* EXERCISE BRIEF
Transcribe the records below exactly, leaving out any pictures.

**** PROVIDED DATA

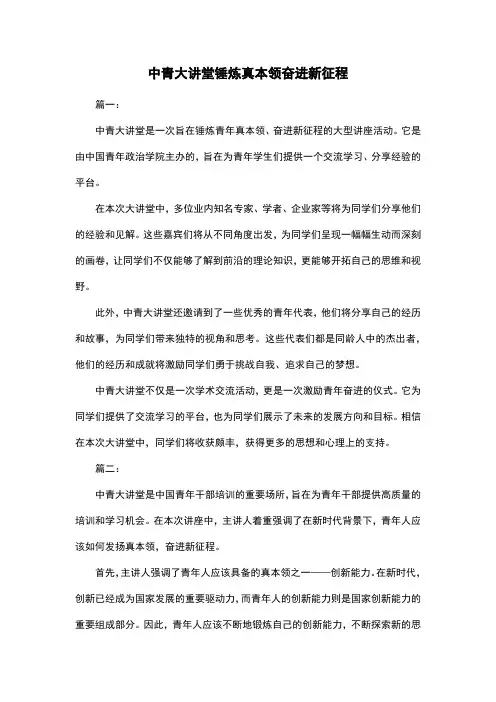 中青大讲堂锤炼真本领奋进新征程

篇一：

中青大讲堂是一次旨在锤炼青年真本领、奋进新征程的大型讲座活动。它是由中国青年政治学院主办的，旨在为青年学生们提供一个交流学习、分享经验的平台。

在本次大讲堂中，多位业内知名专家、学者、企业家等将为同学们分享他们的经验和见解。这些嘉宾们将从不同角度出发，为同学们呈现一幅幅生动而深刻的画卷，让同学们不仅能够了解到前沿的理论知识，更能够开拓自己的思维和视野。

此外，中青大讲堂还邀请到了一些优秀的青年代表，他们将分享自己的经历和故事，为同学们带来独特的视角和思考。这些代表们都是同龄人中的杰出者，他们的经历和成就将激励同学们勇于挑战自我、追求自己的梦想。

中青大讲堂不仅是一次学术交流活动，更是一次激励青年奋进的仪式。它为同学们提供了交流学习的平台，也为同学们展示了未来的发展方向和目标。相信在本次大讲堂中，同学们将收获颇丰，获得更多的思想和心理上的支持。

篇二：

中青大讲堂是中国青年干部培训的重要场所，旨在为青年干部提供高质量的培训和学习机会。在本次讲座中，主讲人着重强调了在新时代背景下，青年人应该如何发扬真本领，奋进新征程。

首先，主讲人强调了青年人应该具备的真本领之一——创新能力。在新时代，创新已经成为国家发展的重要驱动力，而青年人的创新能力则是国家创新能力的重要组成部分。因此，青年人应该不断地锻炼自己的创新能力，不断探索新的思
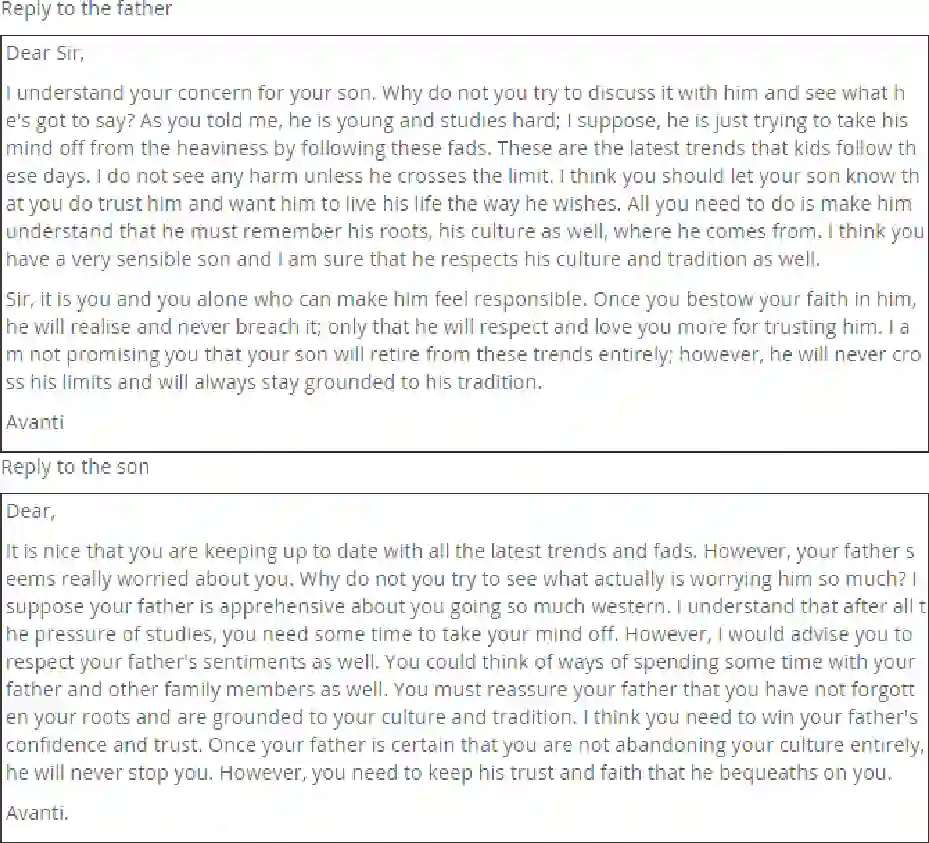 Reply to the father

Dear Sir,

I understand your concern for your son. Why do not you try to discuss it with him and see what he's got to say? As you told me, he is young and studies hard; I suppose, he is just trying to take his mind off from the heaviness by following these fads. These are the latest trends that kids follow these days. I do not see any harm unless he crosses the limit. I think you should let your son know that you do trust him and want him to live his life the way he wishes. All you need to do is make him understand that he must remember his roots, his culture as well, where he comes from. I think you have a very sensible son and I am sure that he respects his culture and tradition as well.

Sir, it is you and you alone who can make him feel responsible. Once you bestow your faith in him, he will realise and never breach it; only that he will respect and love you more for trusting him. I am not promising you that your son will retire from these trends entirely; however, he will never cross his limits and will always stay grounded to his tradition.

Avanti

Reply to the son

Dear,

It is nice that you are keeping up to date with all the latest trends and fads. However, your father seems really worried about you. Why do not you try to see what actually is worrying him so much? I suppose your father is apprehensive about you going so much western. I understand that after all the pressure of studies, you need some time to take your mind off. However, I would advise you to respect your father's sentiments as well. You could think of ways of spending some time with your father and other family members as well. You must reassure your father that you have not forgotten your roots and are grounded to your culture and tradition. I think you need to win your father's confidence and trust. Once your father is certain that you are not abandoning your culture entirely, he will never stop you. However, you need to keep his trust and faith that he bequeaths on you.

Avanti.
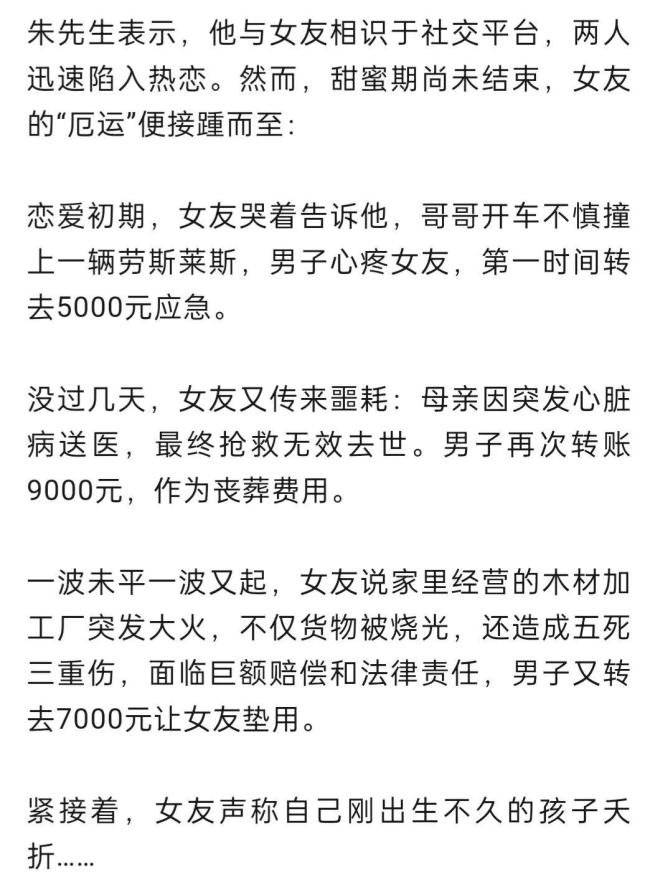 朱先生表示，他与女友相识于社交平台，两人迅速陷入热恋。然而，甜蜜期尚未结束，女友的“厄运”便接踵而至：

恋爱初期，女友哭着告诉他，哥哥开车不慎撞上一辆劳斯莱斯，男子心疼女友，第一时间转去5000元应急。

没过几天，女友又传来噩耗：母亲因突发心脏病送医，最终抢救无效去世。男子再次转账9000元，作为丧葬费用。

一波未平一波又起，女友说家里经营的木材加工厂突发大火，不仅货物被烧光，还造成五死三重伤，面临巨额赔偿和法律责任，男子又转去7000元让女友垫用。

紧接着，女友声称自己刚出生不久的孩子夭折……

********

* WRITTEN ANSWER
 中青大讲堂锤炼真本领奋进新征程

篇一：

中青大讲堂是一次旨在锤炼青年真本领、奋进新征程的大型讲座活动。它是由中国青年政治学院主办的，旨在为青年学生们提供一个交流学习、分享经验的平台。

在本次大讲堂中，多位业内知名专家、学者、企业家等将为同学们分享他们的经验和见解。这些嘉宾们将从不同角度出发，为同学们呈现一幅幅生动而深刻的画卷，让同学们不仅能够了解到前沿的理论知识，更能够开拓自己的思维和视野。

此外，中青大讲堂还邀请到了一些优秀的青年代表，他们将分享自己的经历和故事，为同学们带来独特的视角和思考。这些代表们都是同龄人中的杰出者，他们的经历和成就将激励同学们勇于挑战自我、追求自己的梦想。

中青大讲堂不仅是一次学术交流活动，更是一次激励青年奋进的仪式。它为同学们提供了交流学习的平台，也为同学们展示了未来的发展方向和目标。相信在本次大讲堂中，同学们将收获颇丰，获得更多的思想和心理上的支持。

篇二：

中青大讲堂是中国青年干部培训的重要场所，旨在为青年干部提供高质量的培训和学习机会。在本次讲座中，主讲人着重强调了在新时代背景下，青年人应该如何发扬真本领，奋进新征程。

首先，主讲人强调了青年人应该具备的真本领之一——创新能力。在新时代，创新已经成为国家发展的重要驱动力，而青年人的创新能力则是国家创新能力的重要组成部分。因此，青年人应该不断地锻炼自己的创新能力，不断探索新的思
 Reply to the father

Dear Sir,

I understand your concern for your son. Why do not you try to discuss it with him and see what he's got to say? As you told me, he is young and studies hard; I suppose, he is just trying to take his mind off from the heaviness by following these fads. These are the latest trends that kids follow these days. I do not see any harm unless he crosses the limit. I think you should let your son know that you do trust him and want him to live his life the way he wishes. All you need to do is make him understand that he must remember his roots, his culture as well, where he comes from. I think you have a very sensible son and I am sure that he respects his culture and tradition as well.

Sir, it is you and you alone who can make him feel responsible. Once you bestow your faith in him, he will realise and never breach it; only that he will respect and love you more for trusting him. I am not promising you that your son will retire from these trends entirely; however, he will never cross his limits and will always stay grounded to his tradition.

Avanti

Reply to the son

Dear,

It is nice that you are keeping up to date with all the latest trends and fads. However, your father seems really worried about you. Why do not you try to see what actually is worrying him so much? I suppose your father is apprehensive about you going so much western. I understand that after all the pressure of studies, you need some time to take your mind off. However, I would advise you to respect your father's sentiments as well. You could think of ways of spending some time with your father and other family members as well. You must reassure your father that you have not forgotten your roots and are grounded to your culture and tradition. I think you need to win your father's confidence and trust. Once your father is certain that you are not abandoning your culture entirely, he will never stop you. However, you need to keep his trust and faith that he bequeaths on you.

Avanti.
 朱先生表示，他与女友相识于社交平台，两人迅速陷入热恋。然而，甜蜜期尚未结束，女友的“厄运”便接踵而至：

恋爱初期，女友哭着告诉他，哥哥开车不慎撞上一辆劳斯莱斯，男子心疼女友，第一时间转去5000元应急。

没过几天，女友又传来噩耗：母亲因突发心脏病送医，最终抢救无效去世。男子再次转账9000元，作为丧葬费用。

一波未平一波又起，女友说家里经营的木材加工厂突发大火，不仅货物被烧光，还造成五死三重伤，面临巨额赔偿和法律责任，男子又转去7000元让女友垫用。

紧接着，女友声称自己刚出生不久的孩子夭折……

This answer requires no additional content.